# Smugglers Notch



## Kenny G (Aug 15, 2013)

I have booked unit C-14 according to RCI
any info on unit would be helpfiul
we will arrive Sept 29th


----------



## susieq (Aug 15, 2013)

Don't know exactly where this is.  We were up there the same week two years ago ~ you should hit peak color. Enjoy!!


----------



## charford (Aug 15, 2013)

C-14 will be in one of the Commons buildings. It is one of the oldest buildings, but it's in the main village area.


----------



## WinniWoman (Aug 15, 2013)

Kenny G said:


> I have booked unit C-14 according to RCI
> any info on unit would be helpfiul
> we will arrive Sept 29th


 
I am pretty sure this is in the Commons buildings and they are in the main village, but one of the oldest buildings, if not the oldest. Not sure how they are inside. You might be able to check the configuration on the website under real estate/lodging.


----------



## bailey (Aug 15, 2013)

How do you know what unit RCI has booked for you?  I have my reservation but nothing on it states a unit number?


----------



## NKN (Aug 16, 2013)

I was told to access reservation by IPhone and unit nbr might appear.  On my last reservation, it worked.


----------



## WinniWoman (Aug 16, 2013)

bailey said:


> How do you know what unit RCI has booked for you?  I have my reservation but nothing on it states a unit number?
- - - - -
**Problem details**
Answer these questions using the Smugglers Notch thread:
1. On what date does Kenny G say they will arrive?
2. According to charford, what kind of building is unit C-14 in?
3. What was NKN told to do so that the unit number might appear?
- - - - -
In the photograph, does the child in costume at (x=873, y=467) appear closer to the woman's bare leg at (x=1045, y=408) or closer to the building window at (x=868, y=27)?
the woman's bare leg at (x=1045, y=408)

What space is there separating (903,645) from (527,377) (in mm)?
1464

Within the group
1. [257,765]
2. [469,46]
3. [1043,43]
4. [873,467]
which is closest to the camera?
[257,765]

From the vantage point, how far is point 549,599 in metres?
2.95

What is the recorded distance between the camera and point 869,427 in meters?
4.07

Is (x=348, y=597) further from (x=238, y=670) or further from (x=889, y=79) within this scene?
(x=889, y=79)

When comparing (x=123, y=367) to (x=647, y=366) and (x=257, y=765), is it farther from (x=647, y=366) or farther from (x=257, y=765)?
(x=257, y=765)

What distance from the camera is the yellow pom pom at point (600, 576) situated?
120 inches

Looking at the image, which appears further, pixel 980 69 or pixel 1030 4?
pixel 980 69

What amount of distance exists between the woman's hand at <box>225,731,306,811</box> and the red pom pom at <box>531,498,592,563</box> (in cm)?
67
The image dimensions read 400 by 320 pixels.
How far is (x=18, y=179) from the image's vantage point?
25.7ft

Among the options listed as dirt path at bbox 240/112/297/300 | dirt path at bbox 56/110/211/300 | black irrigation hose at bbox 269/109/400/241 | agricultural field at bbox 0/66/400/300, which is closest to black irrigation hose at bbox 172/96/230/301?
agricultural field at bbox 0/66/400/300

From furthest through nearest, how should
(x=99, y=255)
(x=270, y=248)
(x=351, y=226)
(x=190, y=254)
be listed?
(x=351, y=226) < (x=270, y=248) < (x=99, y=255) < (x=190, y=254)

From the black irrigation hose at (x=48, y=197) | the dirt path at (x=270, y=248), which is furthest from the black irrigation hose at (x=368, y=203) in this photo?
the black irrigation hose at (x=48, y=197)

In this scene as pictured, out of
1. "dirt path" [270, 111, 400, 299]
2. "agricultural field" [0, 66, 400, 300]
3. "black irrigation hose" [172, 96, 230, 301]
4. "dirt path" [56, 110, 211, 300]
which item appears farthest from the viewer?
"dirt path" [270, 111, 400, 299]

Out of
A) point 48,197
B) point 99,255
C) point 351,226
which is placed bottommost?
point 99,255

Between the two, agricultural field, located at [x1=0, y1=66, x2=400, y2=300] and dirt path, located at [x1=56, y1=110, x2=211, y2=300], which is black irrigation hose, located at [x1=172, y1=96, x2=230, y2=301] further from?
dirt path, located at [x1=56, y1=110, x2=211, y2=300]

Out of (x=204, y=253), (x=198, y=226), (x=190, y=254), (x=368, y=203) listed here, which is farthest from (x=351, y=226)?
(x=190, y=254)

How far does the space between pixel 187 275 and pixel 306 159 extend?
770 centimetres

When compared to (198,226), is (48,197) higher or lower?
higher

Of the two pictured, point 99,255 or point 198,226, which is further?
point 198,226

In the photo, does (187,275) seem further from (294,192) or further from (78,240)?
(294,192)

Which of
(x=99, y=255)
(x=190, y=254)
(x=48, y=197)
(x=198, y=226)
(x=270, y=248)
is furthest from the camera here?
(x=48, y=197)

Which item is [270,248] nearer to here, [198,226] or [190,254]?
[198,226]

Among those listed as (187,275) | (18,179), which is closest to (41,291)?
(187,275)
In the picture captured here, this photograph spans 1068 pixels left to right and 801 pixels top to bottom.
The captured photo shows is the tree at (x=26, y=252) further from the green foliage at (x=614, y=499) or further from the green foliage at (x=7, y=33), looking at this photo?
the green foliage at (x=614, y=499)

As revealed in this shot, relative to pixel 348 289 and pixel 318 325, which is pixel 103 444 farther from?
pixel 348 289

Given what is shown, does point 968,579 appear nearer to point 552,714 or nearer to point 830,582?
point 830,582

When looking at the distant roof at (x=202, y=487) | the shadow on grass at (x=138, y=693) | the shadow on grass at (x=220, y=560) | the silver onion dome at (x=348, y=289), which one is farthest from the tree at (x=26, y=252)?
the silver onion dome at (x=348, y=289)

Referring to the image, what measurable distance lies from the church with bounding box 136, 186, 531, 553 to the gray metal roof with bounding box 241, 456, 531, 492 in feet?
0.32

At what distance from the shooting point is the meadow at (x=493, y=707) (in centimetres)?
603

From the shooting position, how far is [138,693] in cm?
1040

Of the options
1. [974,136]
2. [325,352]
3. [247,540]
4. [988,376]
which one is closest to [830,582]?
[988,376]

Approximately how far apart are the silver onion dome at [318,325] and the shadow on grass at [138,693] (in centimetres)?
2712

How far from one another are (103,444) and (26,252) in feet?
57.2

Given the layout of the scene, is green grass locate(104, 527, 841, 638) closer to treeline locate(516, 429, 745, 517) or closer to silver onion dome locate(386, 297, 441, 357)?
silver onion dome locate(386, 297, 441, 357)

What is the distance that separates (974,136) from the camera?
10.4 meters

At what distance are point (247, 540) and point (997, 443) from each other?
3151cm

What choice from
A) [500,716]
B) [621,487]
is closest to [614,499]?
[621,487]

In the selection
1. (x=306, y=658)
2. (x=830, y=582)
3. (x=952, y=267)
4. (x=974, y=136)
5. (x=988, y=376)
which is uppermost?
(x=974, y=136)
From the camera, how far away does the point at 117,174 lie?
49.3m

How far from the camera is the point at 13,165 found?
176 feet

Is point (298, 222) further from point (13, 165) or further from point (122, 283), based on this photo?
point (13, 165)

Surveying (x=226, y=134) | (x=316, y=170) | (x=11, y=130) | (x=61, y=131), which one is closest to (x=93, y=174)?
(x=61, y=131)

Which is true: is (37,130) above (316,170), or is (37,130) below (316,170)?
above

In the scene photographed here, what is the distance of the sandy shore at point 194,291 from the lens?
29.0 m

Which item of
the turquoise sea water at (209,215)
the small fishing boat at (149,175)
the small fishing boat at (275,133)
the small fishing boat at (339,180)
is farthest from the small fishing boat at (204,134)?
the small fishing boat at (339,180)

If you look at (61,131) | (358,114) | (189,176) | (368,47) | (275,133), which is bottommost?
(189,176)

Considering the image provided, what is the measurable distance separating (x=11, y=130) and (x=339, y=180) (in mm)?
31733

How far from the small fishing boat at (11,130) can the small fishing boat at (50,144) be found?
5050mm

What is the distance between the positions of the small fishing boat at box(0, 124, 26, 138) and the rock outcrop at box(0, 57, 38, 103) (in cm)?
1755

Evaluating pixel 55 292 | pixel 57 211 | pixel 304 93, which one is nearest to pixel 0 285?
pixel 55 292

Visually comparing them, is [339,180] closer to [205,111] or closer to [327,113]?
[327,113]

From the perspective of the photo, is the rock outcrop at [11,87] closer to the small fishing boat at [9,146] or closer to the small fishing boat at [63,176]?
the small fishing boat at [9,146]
- - - - -
**Output of the task**
1. Sept 29th.
2. One of the Commons buildings.
3. Access the reservation by iPhone.